## Work to complete
Reproduce every one of the lines below verbatim.

## Spatial question entries
[START]
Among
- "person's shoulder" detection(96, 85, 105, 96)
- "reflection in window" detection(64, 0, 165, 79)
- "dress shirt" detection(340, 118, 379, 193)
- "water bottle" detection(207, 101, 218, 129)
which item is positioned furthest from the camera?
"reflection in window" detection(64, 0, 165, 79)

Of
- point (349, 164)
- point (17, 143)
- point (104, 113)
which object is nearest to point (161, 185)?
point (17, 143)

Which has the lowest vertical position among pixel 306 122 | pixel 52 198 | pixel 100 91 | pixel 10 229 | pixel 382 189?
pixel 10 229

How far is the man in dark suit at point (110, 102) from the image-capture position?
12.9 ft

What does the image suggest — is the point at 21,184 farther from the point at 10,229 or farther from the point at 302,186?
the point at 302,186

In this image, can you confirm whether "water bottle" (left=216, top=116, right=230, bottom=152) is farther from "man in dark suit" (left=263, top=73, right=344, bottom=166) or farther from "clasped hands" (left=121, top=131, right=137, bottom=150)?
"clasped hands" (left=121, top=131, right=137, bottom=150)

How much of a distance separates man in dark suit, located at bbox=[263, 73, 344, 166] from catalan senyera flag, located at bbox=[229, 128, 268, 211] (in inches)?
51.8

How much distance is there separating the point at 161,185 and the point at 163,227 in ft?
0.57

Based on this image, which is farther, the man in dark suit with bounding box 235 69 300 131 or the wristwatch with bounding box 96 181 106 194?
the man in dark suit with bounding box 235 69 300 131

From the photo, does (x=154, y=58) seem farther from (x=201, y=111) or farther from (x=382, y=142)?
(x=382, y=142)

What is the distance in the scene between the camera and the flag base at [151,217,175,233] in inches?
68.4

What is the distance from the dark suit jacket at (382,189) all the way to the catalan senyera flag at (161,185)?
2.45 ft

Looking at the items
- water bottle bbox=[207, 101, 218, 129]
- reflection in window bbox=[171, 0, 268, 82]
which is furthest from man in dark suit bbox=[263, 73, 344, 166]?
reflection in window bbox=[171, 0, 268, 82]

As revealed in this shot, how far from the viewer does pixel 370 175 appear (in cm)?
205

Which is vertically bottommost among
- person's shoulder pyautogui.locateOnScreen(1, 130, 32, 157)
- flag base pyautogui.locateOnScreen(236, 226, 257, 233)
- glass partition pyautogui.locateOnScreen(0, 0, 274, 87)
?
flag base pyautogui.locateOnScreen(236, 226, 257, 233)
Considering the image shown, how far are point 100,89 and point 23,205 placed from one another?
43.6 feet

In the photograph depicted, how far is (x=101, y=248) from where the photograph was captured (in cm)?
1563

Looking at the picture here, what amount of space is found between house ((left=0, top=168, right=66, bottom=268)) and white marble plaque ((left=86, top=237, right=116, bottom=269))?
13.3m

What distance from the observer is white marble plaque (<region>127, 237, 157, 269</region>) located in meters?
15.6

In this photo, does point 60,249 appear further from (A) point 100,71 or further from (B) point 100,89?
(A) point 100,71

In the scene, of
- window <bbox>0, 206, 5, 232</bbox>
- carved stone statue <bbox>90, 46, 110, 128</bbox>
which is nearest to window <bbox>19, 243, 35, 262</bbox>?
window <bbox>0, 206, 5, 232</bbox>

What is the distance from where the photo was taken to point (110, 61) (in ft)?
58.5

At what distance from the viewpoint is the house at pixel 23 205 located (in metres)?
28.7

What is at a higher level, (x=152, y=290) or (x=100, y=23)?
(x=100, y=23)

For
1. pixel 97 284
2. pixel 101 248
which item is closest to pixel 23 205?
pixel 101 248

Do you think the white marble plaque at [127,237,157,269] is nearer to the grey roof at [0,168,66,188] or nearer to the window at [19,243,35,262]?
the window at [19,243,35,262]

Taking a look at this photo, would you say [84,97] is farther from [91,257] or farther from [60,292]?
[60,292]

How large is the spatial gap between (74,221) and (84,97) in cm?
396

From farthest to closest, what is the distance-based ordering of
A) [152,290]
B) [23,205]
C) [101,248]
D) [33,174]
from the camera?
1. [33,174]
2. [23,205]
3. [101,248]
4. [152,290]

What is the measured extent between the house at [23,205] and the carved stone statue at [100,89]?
[END]
## Task result
Among
- "person's shoulder" detection(96, 85, 105, 96)
- "reflection in window" detection(64, 0, 165, 79)
- "dress shirt" detection(340, 118, 379, 193)
- "water bottle" detection(207, 101, 218, 129)
which item is positioned furthest from the camera?
"reflection in window" detection(64, 0, 165, 79)

Of
- point (349, 164)
- point (17, 143)
- point (104, 113)
which object is nearest to point (161, 185)?
point (17, 143)

Which has the lowest vertical position among pixel 306 122 | pixel 52 198 | pixel 100 91 | pixel 10 229 | pixel 382 189?
pixel 10 229

How far is the man in dark suit at point (110, 102) from the image-capture position?
12.9 ft

What does the image suggest — is the point at 21,184 farther from the point at 10,229 or farther from the point at 302,186?
the point at 302,186

In this image, can you confirm whether "water bottle" (left=216, top=116, right=230, bottom=152) is farther from "man in dark suit" (left=263, top=73, right=344, bottom=166) or farther from "clasped hands" (left=121, top=131, right=137, bottom=150)?
"clasped hands" (left=121, top=131, right=137, bottom=150)

How much of a distance separates man in dark suit, located at bbox=[263, 73, 344, 166] from catalan senyera flag, located at bbox=[229, 128, 268, 211] (in inches)?
51.8

How much distance is there separating the point at 161,185 and the point at 163,227 in ft?
0.57

Based on this image, which is farther, the man in dark suit with bounding box 235 69 300 131 or the wristwatch with bounding box 96 181 106 194?
the man in dark suit with bounding box 235 69 300 131

From the photo, does (x=154, y=58) seem farther from (x=201, y=111) or farther from (x=382, y=142)?
(x=382, y=142)

What is the distance in the scene between the camera and the flag base at [151,217,175,233] in inches?
68.4

What is the distance from the dark suit jacket at (382,189) all the way to the catalan senyera flag at (161,185)?
2.45 ft

Looking at the items
- water bottle bbox=[207, 101, 218, 129]
- reflection in window bbox=[171, 0, 268, 82]
which is furthest from man in dark suit bbox=[263, 73, 344, 166]?
reflection in window bbox=[171, 0, 268, 82]

As revealed in this shot, how far from the viewer does pixel 370 175 appear (in cm)?
205

Which is vertically bottommost among
- person's shoulder pyautogui.locateOnScreen(1, 130, 32, 157)
- flag base pyautogui.locateOnScreen(236, 226, 257, 233)
- glass partition pyautogui.locateOnScreen(0, 0, 274, 87)
?
flag base pyautogui.locateOnScreen(236, 226, 257, 233)
Considering the image shown, how far are point 100,89 and point 23,205 placed from one another?
43.6 feet

In the photograph depicted, how far is (x=101, y=248) from where the photograph was captured (in cm)?
1563

Looking at the picture here, what amount of space is found between house ((left=0, top=168, right=66, bottom=268)) and white marble plaque ((left=86, top=237, right=116, bottom=269))?
13.3m

What distance from the observer is white marble plaque (<region>127, 237, 157, 269</region>) located in meters?
15.6

In this photo, does point 60,249 appear further from (A) point 100,71 or further from (B) point 100,89?
(A) point 100,71

In the scene, of
- window <bbox>0, 206, 5, 232</bbox>
- carved stone statue <bbox>90, 46, 110, 128</bbox>
which is nearest to window <bbox>19, 243, 35, 262</bbox>?
window <bbox>0, 206, 5, 232</bbox>

What is the distance from where the photo was taken to point (110, 61) (in ft)?
58.5

At what distance from the viewpoint is the house at pixel 23 205 located (in metres)?
28.7

What is at a higher level, (x=152, y=290) or (x=100, y=23)?
(x=100, y=23)

For
1. pixel 97 284
2. pixel 101 248
which item is closest to pixel 23 205?
pixel 101 248

Do you think the white marble plaque at [127,237,157,269] is nearer to the grey roof at [0,168,66,188] or nearer to the window at [19,243,35,262]?
the window at [19,243,35,262]

Taking a look at this photo, would you say [84,97] is farther from [91,257] or farther from [60,292]?
[60,292]

How large is the spatial gap between (74,221) and (84,97) in cm?
396

From farthest to closest, what is the distance-based ordering of
A) [152,290]
B) [23,205]
C) [101,248]
D) [33,174]
from the camera?
1. [33,174]
2. [23,205]
3. [101,248]
4. [152,290]

What is the measured extent between the house at [23,205] and the carved stone statue at [100,89]?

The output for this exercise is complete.